What to do:
Pull out the part of the listing that begins with the line containing "Is point 309,114" and runs through the end of the listing, and repeat those lines word for word.

— START OF Information given —

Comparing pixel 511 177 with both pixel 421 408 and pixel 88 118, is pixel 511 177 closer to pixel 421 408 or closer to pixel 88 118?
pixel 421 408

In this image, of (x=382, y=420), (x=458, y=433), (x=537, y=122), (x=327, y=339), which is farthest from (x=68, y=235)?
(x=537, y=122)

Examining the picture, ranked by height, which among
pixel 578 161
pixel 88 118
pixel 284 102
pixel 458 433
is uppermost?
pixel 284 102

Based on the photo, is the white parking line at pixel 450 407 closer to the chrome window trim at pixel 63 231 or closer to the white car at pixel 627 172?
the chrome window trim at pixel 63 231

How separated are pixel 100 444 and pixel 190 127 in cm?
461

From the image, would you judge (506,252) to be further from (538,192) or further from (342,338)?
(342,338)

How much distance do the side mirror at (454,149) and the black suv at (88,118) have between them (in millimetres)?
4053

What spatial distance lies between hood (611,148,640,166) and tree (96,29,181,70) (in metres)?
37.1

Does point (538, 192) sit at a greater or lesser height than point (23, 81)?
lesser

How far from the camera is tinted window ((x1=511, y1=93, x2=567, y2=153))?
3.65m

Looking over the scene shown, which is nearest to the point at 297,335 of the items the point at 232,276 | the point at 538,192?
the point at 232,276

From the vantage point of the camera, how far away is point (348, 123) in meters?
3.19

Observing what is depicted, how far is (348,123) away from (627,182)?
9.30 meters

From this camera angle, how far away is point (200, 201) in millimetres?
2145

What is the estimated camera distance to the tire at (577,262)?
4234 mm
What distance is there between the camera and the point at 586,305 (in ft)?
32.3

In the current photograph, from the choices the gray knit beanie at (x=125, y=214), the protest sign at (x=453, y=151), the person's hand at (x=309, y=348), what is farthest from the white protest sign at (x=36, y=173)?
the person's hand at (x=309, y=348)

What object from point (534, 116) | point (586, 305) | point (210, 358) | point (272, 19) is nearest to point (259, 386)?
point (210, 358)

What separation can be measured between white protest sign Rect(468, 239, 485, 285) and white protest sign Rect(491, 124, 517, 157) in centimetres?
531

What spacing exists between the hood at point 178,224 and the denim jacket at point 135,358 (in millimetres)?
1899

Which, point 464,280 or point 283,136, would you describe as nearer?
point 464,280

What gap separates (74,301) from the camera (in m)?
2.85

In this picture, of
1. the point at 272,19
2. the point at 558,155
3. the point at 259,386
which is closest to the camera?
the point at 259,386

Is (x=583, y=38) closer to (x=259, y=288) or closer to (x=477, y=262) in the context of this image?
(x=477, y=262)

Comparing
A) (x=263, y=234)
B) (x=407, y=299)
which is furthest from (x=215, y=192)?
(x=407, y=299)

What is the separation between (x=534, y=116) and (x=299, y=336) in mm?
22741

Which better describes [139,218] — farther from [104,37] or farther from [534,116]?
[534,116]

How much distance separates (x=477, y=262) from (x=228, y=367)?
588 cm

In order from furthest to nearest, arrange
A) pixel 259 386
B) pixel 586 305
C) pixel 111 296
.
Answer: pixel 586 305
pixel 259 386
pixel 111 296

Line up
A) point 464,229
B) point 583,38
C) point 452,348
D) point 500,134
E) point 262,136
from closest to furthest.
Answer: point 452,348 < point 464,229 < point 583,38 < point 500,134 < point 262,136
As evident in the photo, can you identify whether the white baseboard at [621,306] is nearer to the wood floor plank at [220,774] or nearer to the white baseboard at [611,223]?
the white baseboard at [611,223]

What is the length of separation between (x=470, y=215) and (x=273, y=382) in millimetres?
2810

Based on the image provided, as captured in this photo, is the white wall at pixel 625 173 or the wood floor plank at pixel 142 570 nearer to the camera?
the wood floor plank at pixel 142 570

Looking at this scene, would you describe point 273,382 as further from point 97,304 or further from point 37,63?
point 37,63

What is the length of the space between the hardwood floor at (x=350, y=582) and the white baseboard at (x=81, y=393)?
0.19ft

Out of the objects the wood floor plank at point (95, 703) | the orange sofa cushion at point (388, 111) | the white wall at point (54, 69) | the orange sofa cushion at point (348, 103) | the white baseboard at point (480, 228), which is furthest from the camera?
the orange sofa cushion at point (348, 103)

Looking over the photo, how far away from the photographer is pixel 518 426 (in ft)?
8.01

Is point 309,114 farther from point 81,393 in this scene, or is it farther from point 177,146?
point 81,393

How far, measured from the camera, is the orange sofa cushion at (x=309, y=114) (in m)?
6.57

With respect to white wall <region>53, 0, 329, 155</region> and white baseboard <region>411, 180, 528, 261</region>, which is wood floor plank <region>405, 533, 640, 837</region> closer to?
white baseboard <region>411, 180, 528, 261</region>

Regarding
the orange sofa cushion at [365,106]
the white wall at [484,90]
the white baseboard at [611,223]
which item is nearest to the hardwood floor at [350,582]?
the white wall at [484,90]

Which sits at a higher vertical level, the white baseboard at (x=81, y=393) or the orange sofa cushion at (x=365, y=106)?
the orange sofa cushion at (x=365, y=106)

— END OF Information given —

Task result:
Is point 309,114 farther from point 81,393 in this scene, or is it farther from point 177,146?
point 81,393

How far, measured from the camera, is the orange sofa cushion at (x=309, y=114) (in m)?
6.57

With respect to white wall <region>53, 0, 329, 155</region> and white baseboard <region>411, 180, 528, 261</region>, which is wood floor plank <region>405, 533, 640, 837</region> closer to?
white baseboard <region>411, 180, 528, 261</region>

Regarding
the orange sofa cushion at [365,106]
the white wall at [484,90]
the white baseboard at [611,223]
which item is nearest to the hardwood floor at [350,582]?
the white wall at [484,90]

Which sits at a higher vertical level, the white baseboard at (x=81, y=393) or the orange sofa cushion at (x=365, y=106)?
the orange sofa cushion at (x=365, y=106)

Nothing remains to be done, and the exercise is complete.